Stored data entries:
■ ■ ■

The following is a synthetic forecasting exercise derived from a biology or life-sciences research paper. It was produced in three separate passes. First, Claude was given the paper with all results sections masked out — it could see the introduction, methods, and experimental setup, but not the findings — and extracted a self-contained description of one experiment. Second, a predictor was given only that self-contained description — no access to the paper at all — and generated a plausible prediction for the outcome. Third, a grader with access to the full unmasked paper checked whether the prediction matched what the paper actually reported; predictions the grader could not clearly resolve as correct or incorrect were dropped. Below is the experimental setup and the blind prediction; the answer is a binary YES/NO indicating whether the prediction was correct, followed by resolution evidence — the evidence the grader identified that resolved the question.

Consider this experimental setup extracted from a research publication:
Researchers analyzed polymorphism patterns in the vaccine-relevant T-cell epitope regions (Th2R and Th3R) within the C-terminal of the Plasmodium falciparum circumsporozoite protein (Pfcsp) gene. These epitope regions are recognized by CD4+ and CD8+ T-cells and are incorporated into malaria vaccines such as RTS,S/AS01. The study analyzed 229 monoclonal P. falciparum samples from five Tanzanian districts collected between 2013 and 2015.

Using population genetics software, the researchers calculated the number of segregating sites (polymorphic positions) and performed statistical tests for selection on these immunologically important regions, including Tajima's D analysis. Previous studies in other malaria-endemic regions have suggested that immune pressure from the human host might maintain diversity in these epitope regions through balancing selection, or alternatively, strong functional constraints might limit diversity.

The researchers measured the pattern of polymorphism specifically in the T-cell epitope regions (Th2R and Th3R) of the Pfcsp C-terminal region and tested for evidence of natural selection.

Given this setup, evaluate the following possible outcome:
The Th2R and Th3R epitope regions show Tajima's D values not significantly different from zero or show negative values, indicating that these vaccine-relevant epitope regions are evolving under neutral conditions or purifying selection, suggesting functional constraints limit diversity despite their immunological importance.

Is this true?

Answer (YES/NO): NO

■ ■ ■

**Action item**
Extract each line holding the word "this" from the records.

**Exercise result**
Consider this experimental setup extracted from a research publication:
Given this setup, evaluate the following possible outcome:
Is this true?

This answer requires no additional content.